While robots are extremely advantageous in combat, they have the effect of sanitizing warfare, while enraging our enemies abroad. I recall a documentary that I watched by New York film maker Eugene Jarecki, Why We Fight, which noted that with the numerous advances in warfare, it becomes far easier to wage, and in a scenario where soldiers are able to fight with lessened risk, this has frightening possibilities. What would happen if a military force could field an army of robots? Singer notes the scary possibility that in today's media-rich environment, there is the possibility that people will go to war because there are few immediate consequences.

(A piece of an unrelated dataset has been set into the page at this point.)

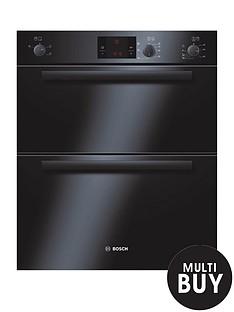 bosch-hbn13b261b-classixx-built-under-multi-function-double-hot-air-oven-black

Singer also does not ignore the time-honored notion of a robotic rebellion, a scenario where robots realize that they are able to do far better than we can, and seek to become a dominant race on the planet. This has happened in countless films and movies, and at a couple of points, soldiers and scientists note that they are working on robots that could someday overthrow humanity. While his subjects say this in jest, there is an element of truth to it. Singer notes several instances of robotic systems going haywire, from a robot in a car factory killing a worker by mistake, to South African automated gun turret suffering from a computer glitch that caused it to open fire on soldiers during a series of wargames, killing several before it ran out of ammunition. Singer also examines the increasing influence that technology has on our lives, from Play Stations to iPods, and how these systems have influenced soldiers on the ground. Playing videogames generally helps soldiers adapt very quickly to robotic systems, to the point where controls are modeled after gaming controls.

Military historians often talk about three generations of warfare: First generation, which includes massed manpower as a dominant element; second generation, which includes firearms; and third generation, maneuver warfare, which links coordinated manpower and mechanized forces, and is widely in use today. In the past two decades, there has been much debate over the possibility of a fourth generation of warfare emerging, largely thought to be a sort of urban warfare that pits highly trained specialist-soldiers against irregular forces.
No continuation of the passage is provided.